请更新下列数据：从包含“Ne chatouille pas le pingouin !”的那一行开始，到包含“Fisher-Price auto”的那一行结束，把“Oranje”改为“Zwart”，其余内容保持不变，输出时不要带上图片。

___ 所给数据 ___

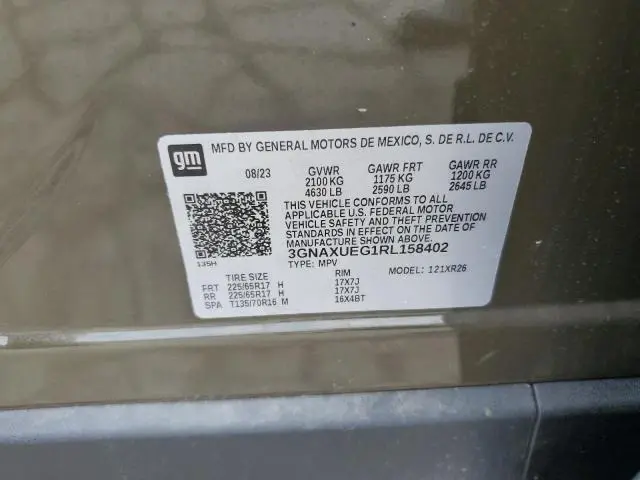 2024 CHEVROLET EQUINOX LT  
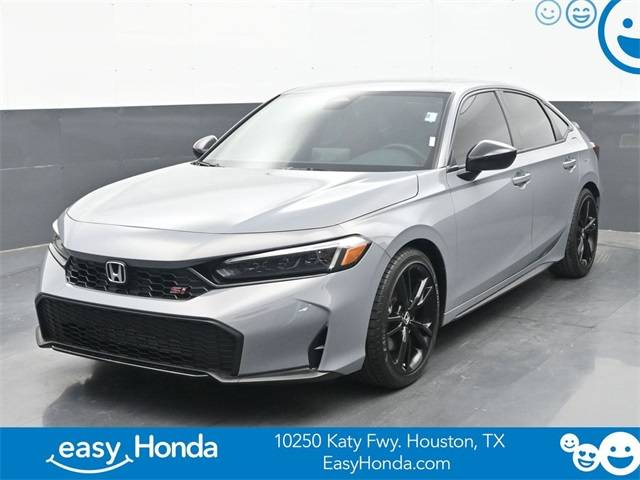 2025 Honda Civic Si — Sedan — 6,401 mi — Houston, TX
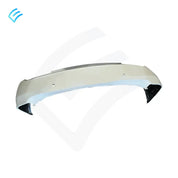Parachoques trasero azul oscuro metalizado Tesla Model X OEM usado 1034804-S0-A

___
___ 所给数据 ___

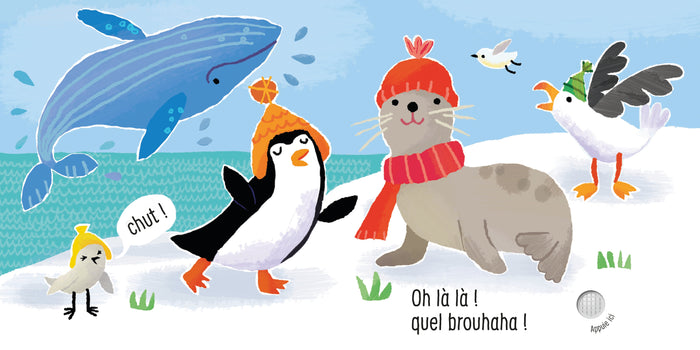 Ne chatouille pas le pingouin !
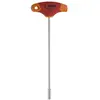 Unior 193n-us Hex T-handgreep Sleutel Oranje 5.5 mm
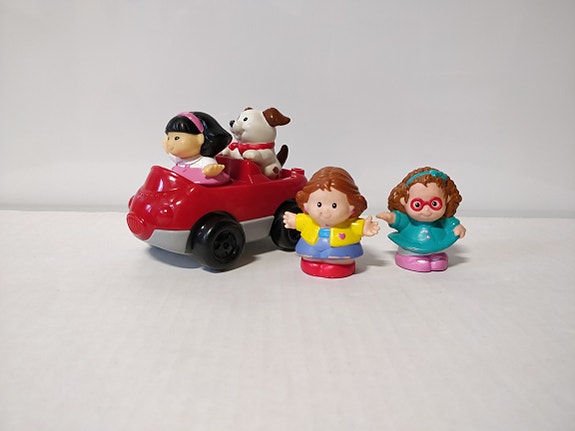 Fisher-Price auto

___

:: 解答如下 ::
 Ne chatouille pas le pingouin !
 Unior 193n-us Hex T-handgreep Sleutel Zwart 5.5 mm
 Fisher-Price auto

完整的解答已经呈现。